In summary, the core contributions are:

  • The compositional modeling approach
  • The sequential generation pipeline with vision model guidance
  • State-of-the-art results and editing capabilities
  • Quantitative and qualitative experiments validating the method
  • Ablations studies on key components of the approach

Method Section

Here is a summary of the method section from the paper:

The overall pipeline involves generating a 3D facial avatar with hair, clothing, and accessories from a text description.

First, they generate a face image from the text using Stable Diffusion. Then they fit a SMPL-X body model to this image to obtain the 3D facial geometry.

Next, they generate the facial texture by inpainting the SMPL-X model from different viewpoints using Stable Diffusion conditioned on the text and geometry. This is done iteratively to fill in the texture.

They represent the non-face components like hair and clothing using NeRF models. To enable transferring these components between avatars, the NeRFs are trained in a canonical space defined by the SMPL-X template mesh.

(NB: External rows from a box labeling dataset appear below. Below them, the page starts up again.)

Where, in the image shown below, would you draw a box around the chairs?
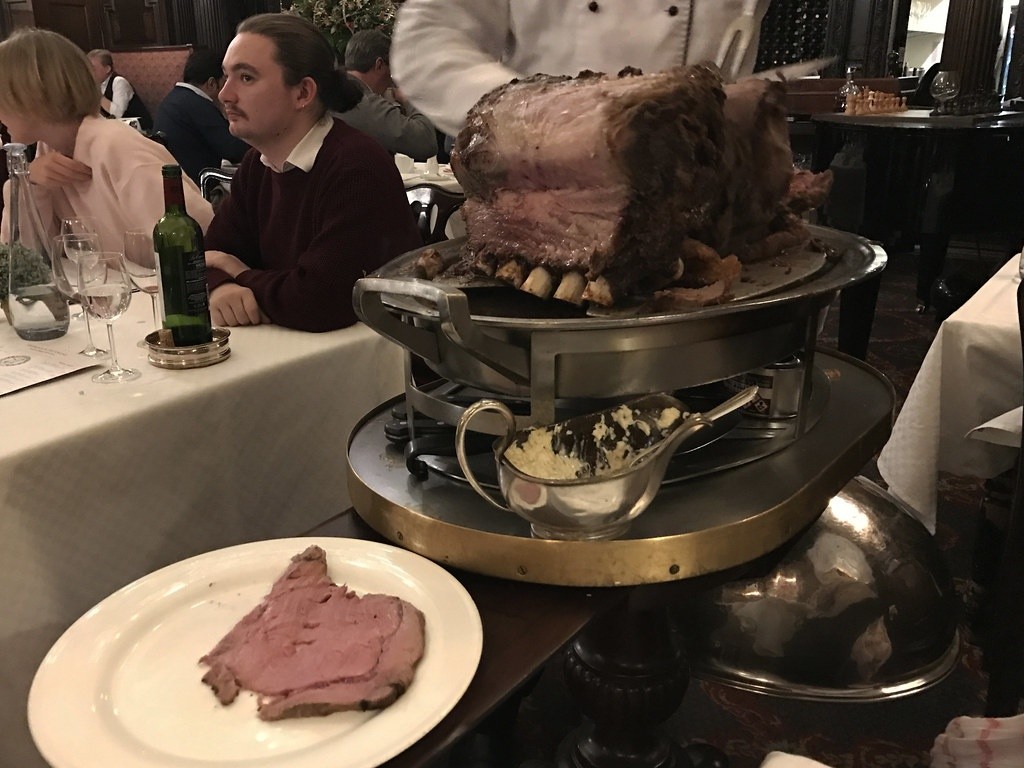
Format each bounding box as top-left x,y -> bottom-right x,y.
403,182 -> 467,249
113,46 -> 196,131
197,165 -> 233,216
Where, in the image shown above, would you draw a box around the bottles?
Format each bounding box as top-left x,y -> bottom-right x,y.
6,143 -> 70,340
835,67 -> 861,111
153,163 -> 214,348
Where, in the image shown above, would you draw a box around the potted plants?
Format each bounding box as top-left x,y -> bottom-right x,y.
0,242 -> 53,327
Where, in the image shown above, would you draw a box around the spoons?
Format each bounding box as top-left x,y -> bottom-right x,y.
610,385 -> 760,472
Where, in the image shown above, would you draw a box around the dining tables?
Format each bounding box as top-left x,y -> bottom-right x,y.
813,108 -> 1023,316
0,254 -> 410,768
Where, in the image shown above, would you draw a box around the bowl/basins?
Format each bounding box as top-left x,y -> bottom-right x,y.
458,390 -> 713,541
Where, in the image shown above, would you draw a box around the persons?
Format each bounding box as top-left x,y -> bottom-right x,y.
323,29 -> 441,164
388,0 -> 780,156
0,27 -> 215,272
197,12 -> 430,331
87,48 -> 156,138
150,46 -> 249,192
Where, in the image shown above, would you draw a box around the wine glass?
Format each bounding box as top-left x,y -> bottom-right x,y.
931,70 -> 962,113
122,226 -> 163,350
77,251 -> 140,377
60,217 -> 99,321
54,234 -> 113,360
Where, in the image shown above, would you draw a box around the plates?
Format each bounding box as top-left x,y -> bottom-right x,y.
27,538 -> 482,767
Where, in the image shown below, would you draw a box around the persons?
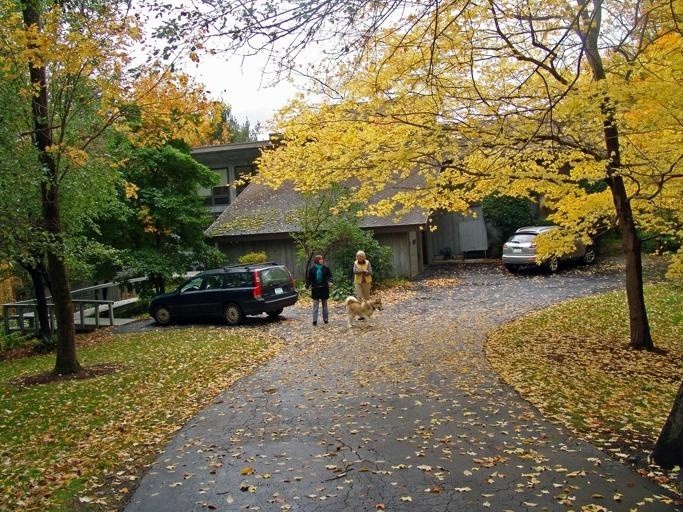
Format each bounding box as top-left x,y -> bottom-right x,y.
304,255 -> 334,325
351,251 -> 373,322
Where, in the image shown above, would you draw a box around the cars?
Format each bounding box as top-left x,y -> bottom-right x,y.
501,224 -> 598,273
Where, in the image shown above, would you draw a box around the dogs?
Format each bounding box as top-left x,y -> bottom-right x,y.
346,296 -> 385,328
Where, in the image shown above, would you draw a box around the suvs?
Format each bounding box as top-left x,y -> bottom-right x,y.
146,261 -> 298,325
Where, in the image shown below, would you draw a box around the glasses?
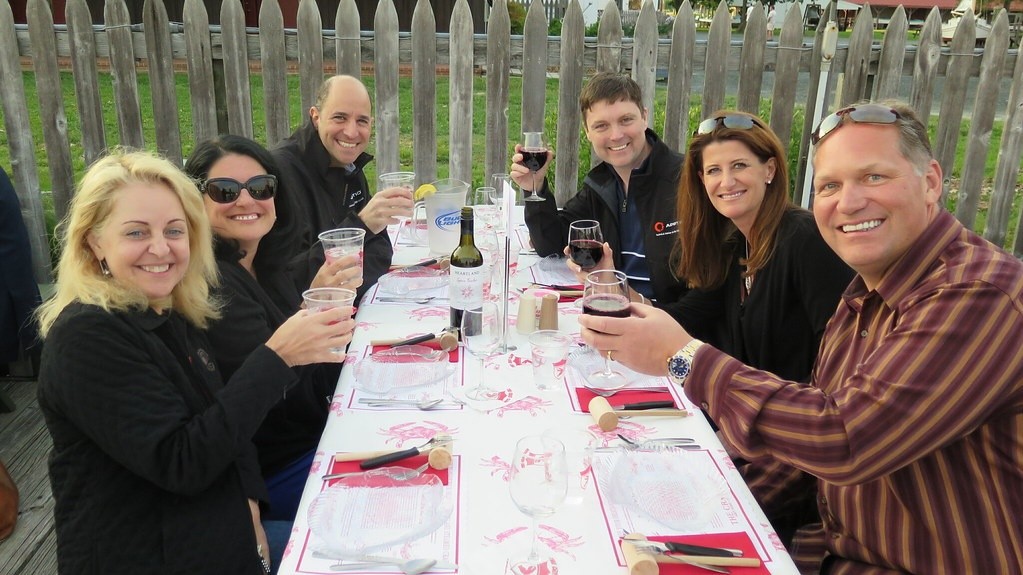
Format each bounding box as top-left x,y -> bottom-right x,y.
692,114 -> 766,138
808,104 -> 905,146
200,174 -> 277,204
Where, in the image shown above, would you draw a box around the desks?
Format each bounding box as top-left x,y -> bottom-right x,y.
276,205 -> 804,575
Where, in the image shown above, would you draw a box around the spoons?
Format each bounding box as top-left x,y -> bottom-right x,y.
369,398 -> 443,409
330,558 -> 437,575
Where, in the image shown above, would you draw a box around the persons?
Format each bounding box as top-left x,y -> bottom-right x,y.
511,72 -> 686,303
265,74 -> 416,323
18,145 -> 357,575
0,159 -> 42,363
178,134 -> 365,519
577,99 -> 1023,575
563,110 -> 832,429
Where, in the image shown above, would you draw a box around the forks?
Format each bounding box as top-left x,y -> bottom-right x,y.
376,351 -> 448,361
583,385 -> 668,397
321,462 -> 428,481
616,433 -> 695,447
635,546 -> 731,575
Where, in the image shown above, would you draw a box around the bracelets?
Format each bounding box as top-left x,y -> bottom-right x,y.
639,294 -> 645,303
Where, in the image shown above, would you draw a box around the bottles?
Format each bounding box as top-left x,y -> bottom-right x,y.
449,206 -> 485,342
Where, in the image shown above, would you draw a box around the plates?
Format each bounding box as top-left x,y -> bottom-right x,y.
306,466 -> 455,552
352,345 -> 456,394
378,265 -> 449,297
564,344 -> 666,391
599,441 -> 729,534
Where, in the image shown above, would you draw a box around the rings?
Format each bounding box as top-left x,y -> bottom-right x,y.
606,351 -> 613,361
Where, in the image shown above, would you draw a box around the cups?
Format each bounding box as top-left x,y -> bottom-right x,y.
302,287 -> 357,353
474,187 -> 499,228
528,329 -> 573,392
318,228 -> 366,287
569,219 -> 604,273
473,223 -> 499,266
378,171 -> 416,221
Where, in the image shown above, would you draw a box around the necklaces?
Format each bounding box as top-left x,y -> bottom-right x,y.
742,227 -> 779,290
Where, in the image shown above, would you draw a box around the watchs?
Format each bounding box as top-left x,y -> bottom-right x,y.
666,339 -> 703,386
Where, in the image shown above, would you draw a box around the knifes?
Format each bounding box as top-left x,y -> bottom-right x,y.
359,439 -> 455,470
312,549 -> 459,570
612,401 -> 674,410
623,539 -> 733,557
389,325 -> 468,348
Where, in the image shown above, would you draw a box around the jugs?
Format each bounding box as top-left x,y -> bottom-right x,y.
410,178 -> 471,255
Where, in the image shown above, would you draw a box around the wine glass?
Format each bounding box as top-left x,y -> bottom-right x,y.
518,132 -> 548,202
460,299 -> 506,401
490,173 -> 511,232
509,436 -> 569,567
582,269 -> 632,390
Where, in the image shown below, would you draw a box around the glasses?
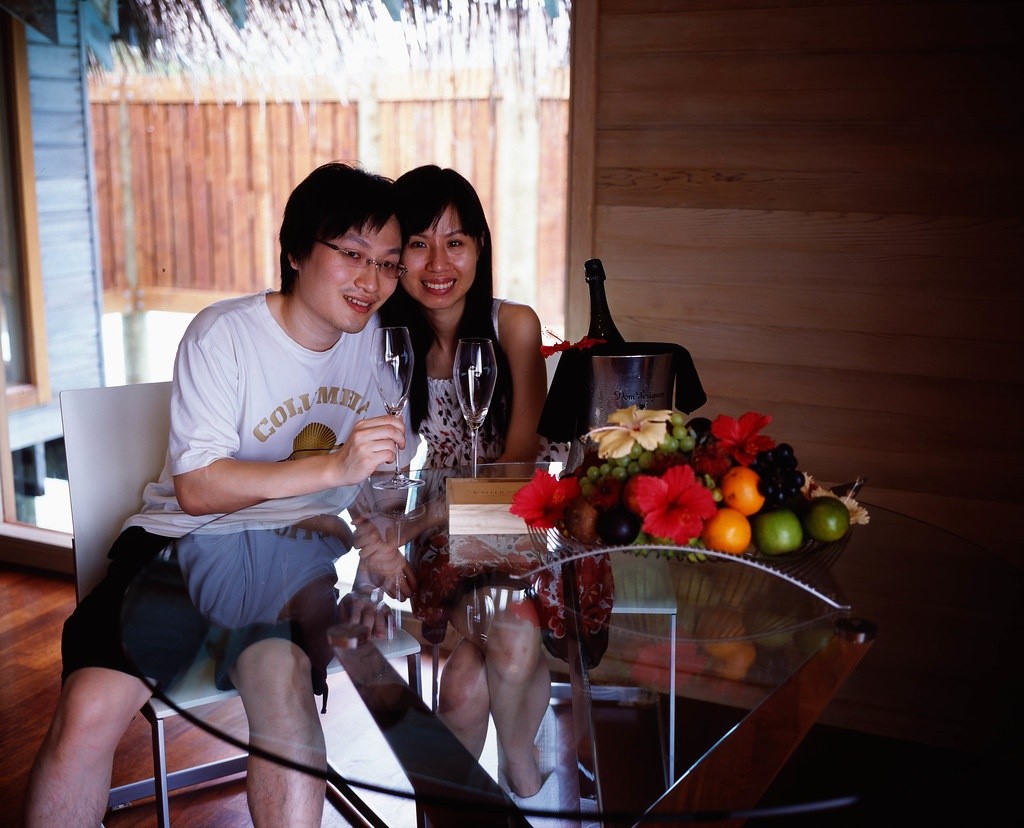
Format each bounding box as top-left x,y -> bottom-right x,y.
311,238 -> 407,280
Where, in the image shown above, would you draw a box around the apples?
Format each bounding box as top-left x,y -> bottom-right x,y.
803,495 -> 848,541
753,509 -> 804,555
592,476 -> 625,510
748,594 -> 796,647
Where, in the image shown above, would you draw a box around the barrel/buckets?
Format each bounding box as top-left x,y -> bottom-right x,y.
565,351 -> 680,474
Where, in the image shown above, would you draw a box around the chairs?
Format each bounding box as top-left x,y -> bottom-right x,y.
59,381 -> 422,828
419,347 -> 681,798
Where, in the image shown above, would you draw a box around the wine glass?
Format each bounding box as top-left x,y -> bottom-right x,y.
369,327 -> 427,490
371,496 -> 425,552
453,337 -> 498,479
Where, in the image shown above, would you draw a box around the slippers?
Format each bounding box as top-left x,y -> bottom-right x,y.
497,703 -> 559,828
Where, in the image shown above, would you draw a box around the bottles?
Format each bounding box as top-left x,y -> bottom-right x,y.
582,257 -> 627,356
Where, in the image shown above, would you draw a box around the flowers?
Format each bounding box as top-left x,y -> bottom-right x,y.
799,471 -> 873,528
709,410 -> 781,464
578,402 -> 671,460
507,468 -> 577,529
539,332 -> 608,360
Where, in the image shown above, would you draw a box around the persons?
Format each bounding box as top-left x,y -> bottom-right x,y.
348,166 -> 561,828
21,162 -> 422,828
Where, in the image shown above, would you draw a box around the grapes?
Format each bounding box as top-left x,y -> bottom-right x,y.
754,443 -> 807,512
576,412 -> 696,493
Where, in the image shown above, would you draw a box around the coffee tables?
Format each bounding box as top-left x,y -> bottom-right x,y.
120,461 -> 1023,828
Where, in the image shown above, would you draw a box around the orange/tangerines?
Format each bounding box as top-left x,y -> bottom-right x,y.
721,466 -> 770,517
694,571 -> 755,678
702,509 -> 752,554
796,616 -> 835,654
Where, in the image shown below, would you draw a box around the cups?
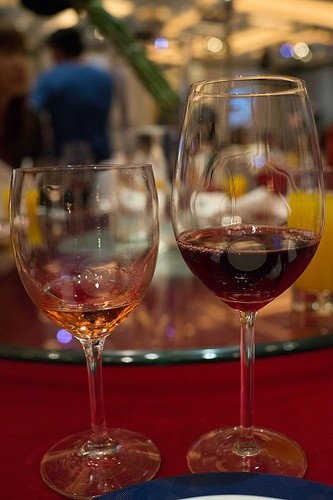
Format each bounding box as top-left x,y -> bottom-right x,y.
283,165 -> 333,316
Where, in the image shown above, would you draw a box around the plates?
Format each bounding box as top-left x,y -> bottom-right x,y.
85,473 -> 333,500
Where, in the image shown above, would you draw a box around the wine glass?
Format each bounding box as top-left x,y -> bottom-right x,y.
172,75 -> 325,478
9,165 -> 161,499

The NeRF optimization is guided by a Score Distribution Sampling (SDS) loss from a diffusion model to match the text description. They also use CLIPSeg to get spatial masks focusing the NeRF on particular regions like hair.

Finally, they further refine the details of the non-face NeRF components using an additional loss based on BLIP image-text similarity, along with the SDS loss. This improves fine details based on the text.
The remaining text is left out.